_What to work on_.
Select the lines of the records containing the word "https" and list them.
---- Dataset extract
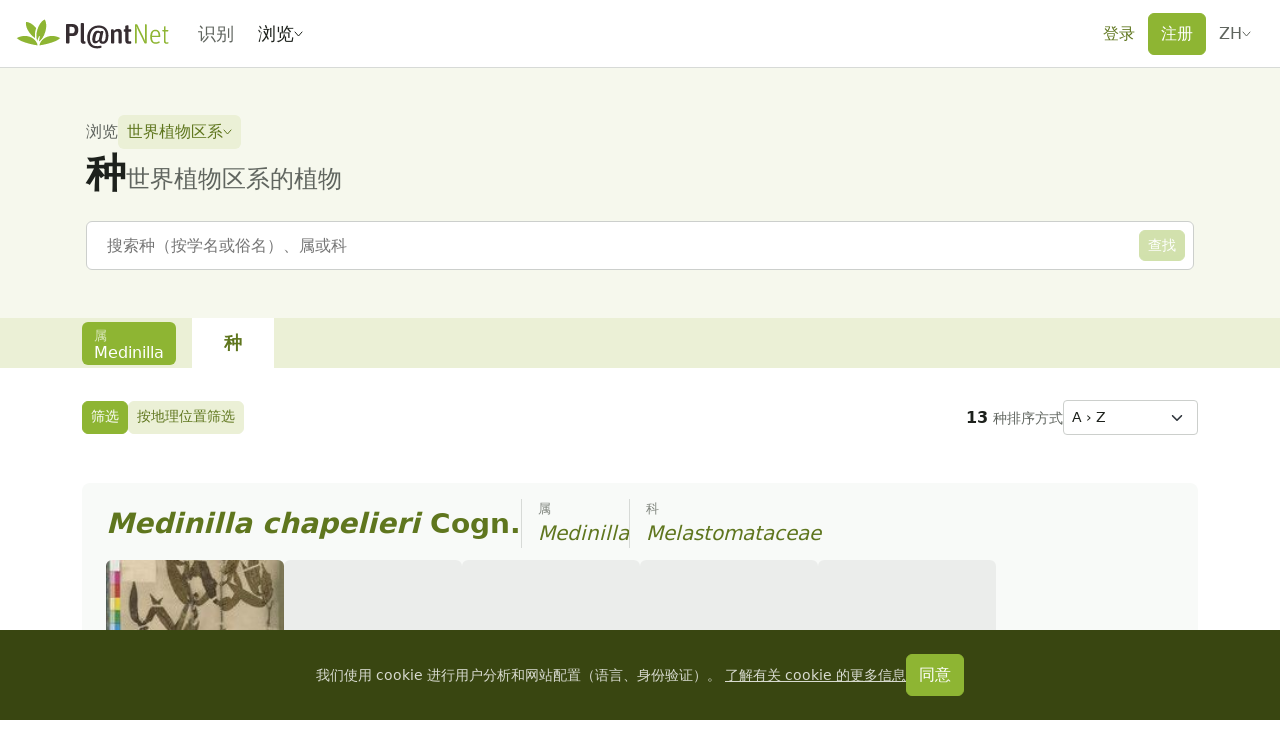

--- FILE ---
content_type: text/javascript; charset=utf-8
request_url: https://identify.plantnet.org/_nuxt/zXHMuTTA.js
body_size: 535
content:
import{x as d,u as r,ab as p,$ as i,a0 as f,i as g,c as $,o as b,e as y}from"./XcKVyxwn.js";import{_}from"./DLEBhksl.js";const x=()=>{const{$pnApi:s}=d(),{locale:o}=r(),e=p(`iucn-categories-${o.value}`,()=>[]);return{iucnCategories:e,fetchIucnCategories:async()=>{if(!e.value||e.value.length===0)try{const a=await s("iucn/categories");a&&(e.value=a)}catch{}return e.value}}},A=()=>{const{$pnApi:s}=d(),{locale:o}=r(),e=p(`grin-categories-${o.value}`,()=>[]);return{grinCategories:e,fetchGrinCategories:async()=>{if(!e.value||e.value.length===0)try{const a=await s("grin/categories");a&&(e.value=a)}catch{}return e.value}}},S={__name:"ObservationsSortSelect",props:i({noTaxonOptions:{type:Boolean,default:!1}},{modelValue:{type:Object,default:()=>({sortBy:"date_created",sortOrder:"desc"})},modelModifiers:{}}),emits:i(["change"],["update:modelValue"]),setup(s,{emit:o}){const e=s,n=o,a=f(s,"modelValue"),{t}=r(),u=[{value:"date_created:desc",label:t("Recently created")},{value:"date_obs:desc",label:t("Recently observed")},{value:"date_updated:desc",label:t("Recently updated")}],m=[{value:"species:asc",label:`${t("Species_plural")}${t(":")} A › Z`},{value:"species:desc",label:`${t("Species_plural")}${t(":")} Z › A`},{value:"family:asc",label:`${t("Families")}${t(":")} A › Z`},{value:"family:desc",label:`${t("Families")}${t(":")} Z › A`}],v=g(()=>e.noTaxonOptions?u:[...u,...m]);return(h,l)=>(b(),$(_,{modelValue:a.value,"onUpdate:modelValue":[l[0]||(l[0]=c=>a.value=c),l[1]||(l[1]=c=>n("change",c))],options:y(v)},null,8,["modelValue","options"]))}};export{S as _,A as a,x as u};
--------
---- Dataset extract
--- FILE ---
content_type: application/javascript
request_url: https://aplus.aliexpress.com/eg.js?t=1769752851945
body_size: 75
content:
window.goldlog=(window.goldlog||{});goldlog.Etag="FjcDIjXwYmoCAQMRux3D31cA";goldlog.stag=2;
--------
_Response area_.
request_url: https://identify.plantnet.org/_nuxt/zXHMuTTA.js
request_url: https://aplus.aliexpress.com/eg.js?t=1769752851945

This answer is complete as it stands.